Government to revise fertiliser dealership policy soon

Obaidul Ghani
The government is planning to revise the fertiliser dealership policy as soon as possible after the current boro season to ease fertiliser distribution and sale at the grassroots level, said agriculture ministry sources on Wednesday.
The above decision was taken at a meeting of the National Coordination and Consultant Committee on Fertiliser Management, held at the agriculture ministry on Sunday with agriculture minister Matia Chowdhury in the chair.
Under the new fertiliser dealership policy, the farmers at the grassroots level will be able to buy their required amount of fertilisers from the retailers, who will be supplied by the dealers from the upazila and district levels.
Earlier the fertilisers were sold and distributed by some 4,500 dealers registered under the Bangladesh Chemical Industries Corporation. But on November 2007, the interim government decided to appoint some sub-dealers across the country.
Each dealer appointed three sub-dealers who were selling fertilisers at the union level. The then government also introduced the ‘slip system’ under which slips were issued by sub-assistant agriculture officials in their unions to farmers on the basis of their need, and the farmers had to show the slips to the dealers to buy the fertilisers.
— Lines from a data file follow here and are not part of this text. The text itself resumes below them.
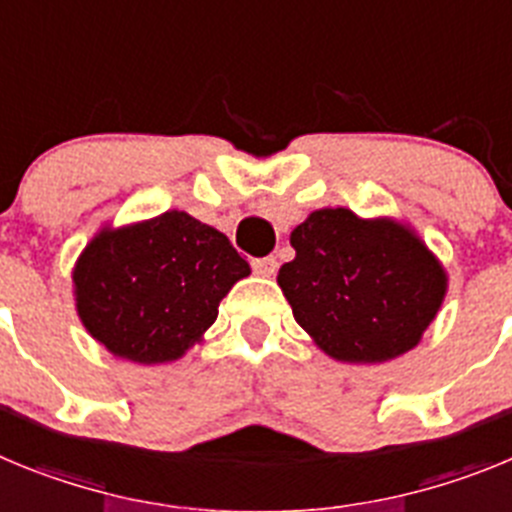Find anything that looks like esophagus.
<instances>
[{
	"label": "esophagus",
	"instance_id": "1",
	"mask_svg": "<svg viewBox=\"0 0 512 512\" xmlns=\"http://www.w3.org/2000/svg\"><path fill=\"white\" fill-rule=\"evenodd\" d=\"M251 269L259 274V277H271L277 271V259L274 256H264V259H253Z\"/></svg>",
	"mask_w": 512,
	"mask_h": 512
}]
</instances>
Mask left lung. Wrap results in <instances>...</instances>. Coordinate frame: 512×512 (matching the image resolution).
Instances as JSON below:
<instances>
[{
	"mask_svg": "<svg viewBox=\"0 0 512 512\" xmlns=\"http://www.w3.org/2000/svg\"><path fill=\"white\" fill-rule=\"evenodd\" d=\"M297 256L279 287L325 354L382 364L418 346L446 297V271L408 225L315 210L289 235Z\"/></svg>",
	"mask_w": 512,
	"mask_h": 512,
	"instance_id": "obj_1",
	"label": "left lung"
}]
</instances>
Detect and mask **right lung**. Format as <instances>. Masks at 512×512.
Returning a JSON list of instances; mask_svg holds the SVG:
<instances>
[{
    "label": "right lung",
    "mask_w": 512,
    "mask_h": 512,
    "mask_svg": "<svg viewBox=\"0 0 512 512\" xmlns=\"http://www.w3.org/2000/svg\"><path fill=\"white\" fill-rule=\"evenodd\" d=\"M248 274L220 230L169 210L94 235L74 266L76 312L110 354L166 364L202 341L220 300Z\"/></svg>",
    "instance_id": "add662e5"
}]
</instances>
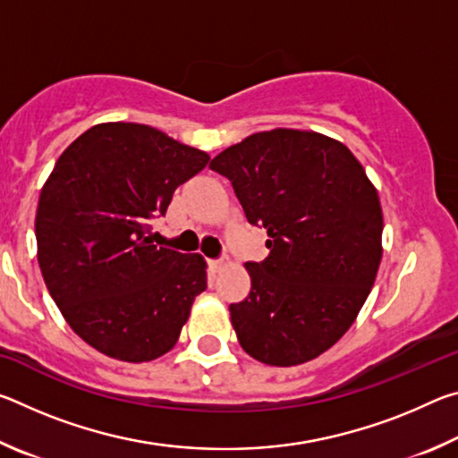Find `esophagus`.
<instances>
[{
  "label": "esophagus",
  "instance_id": "esophagus-1",
  "mask_svg": "<svg viewBox=\"0 0 458 458\" xmlns=\"http://www.w3.org/2000/svg\"><path fill=\"white\" fill-rule=\"evenodd\" d=\"M230 260L228 259H220V260H210V267L212 270H222L224 267H228Z\"/></svg>",
  "mask_w": 458,
  "mask_h": 458
}]
</instances>
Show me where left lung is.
<instances>
[{"label": "left lung", "mask_w": 458, "mask_h": 458, "mask_svg": "<svg viewBox=\"0 0 458 458\" xmlns=\"http://www.w3.org/2000/svg\"><path fill=\"white\" fill-rule=\"evenodd\" d=\"M246 220L267 230L268 257L246 262L250 293L230 305L250 358L291 368L327 352L352 327L382 260L377 190L327 135L273 129L216 155Z\"/></svg>", "instance_id": "8db88e82"}]
</instances>
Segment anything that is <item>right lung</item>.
I'll use <instances>...</instances> for the list:
<instances>
[{
	"mask_svg": "<svg viewBox=\"0 0 458 458\" xmlns=\"http://www.w3.org/2000/svg\"><path fill=\"white\" fill-rule=\"evenodd\" d=\"M208 161L139 123H98L62 151L38 201V265L62 317L97 352L143 363L180 339L208 267L201 254L155 246L149 220Z\"/></svg>",
	"mask_w": 458,
	"mask_h": 458,
	"instance_id": "right-lung-1",
	"label": "right lung"
}]
</instances>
But later the slip system was abandoned by the government.
Some 20,000 dealers are involved at present in selling fertilisers but the crisis in fertiliser distribution is not yet over, said a high official of the agriculture ministry, adding that it has made the government decide to alter the present fertiliser distribution policy after the current boro season.
Regarding the new dealership policy, the chairman of Bangladesh Fertiliser Association, Kafiluddin Ahmed, told New Age that the decision is yet to be finalised but it will be helpful for the farmers as they will get fertilisers in the shops around their doorsteps.
The BFA’s chairman, however, admitted that the existing 15,000 sub-dealers have now become unmanageable by the government.
The meeting also discussed the bank interest for the non-urea fertilisers which were imported in the July-December period of 2008 by the private sector fertiliser importers and have remained unsold so far.
Due to the price hikes of fertilisers in the November-December period, some one lakh tonnes of Triple Super Phosphate and about 85,000 tonnes of Muriate of Potash remain unsold by the private sector, which imports 1.50 lakh tonnes of TSP and some 1,33,500 tonnes of MoP annually.
The unsold fertilisers of the Bangladesh Agricultural Development Corporation amount to about 1.24 lakh tonnes of TSP and 65,000 tonnes of MoP.
The government has set a target of importing some four lakh tonnes of TSP and 3.50 lakh tonnes of MoP for the 2008-09 fiscal year, but the private sector importers and the BADC has imported only 3 lakh tonnes of TSP and 2,06,500 tonnes MoP so far.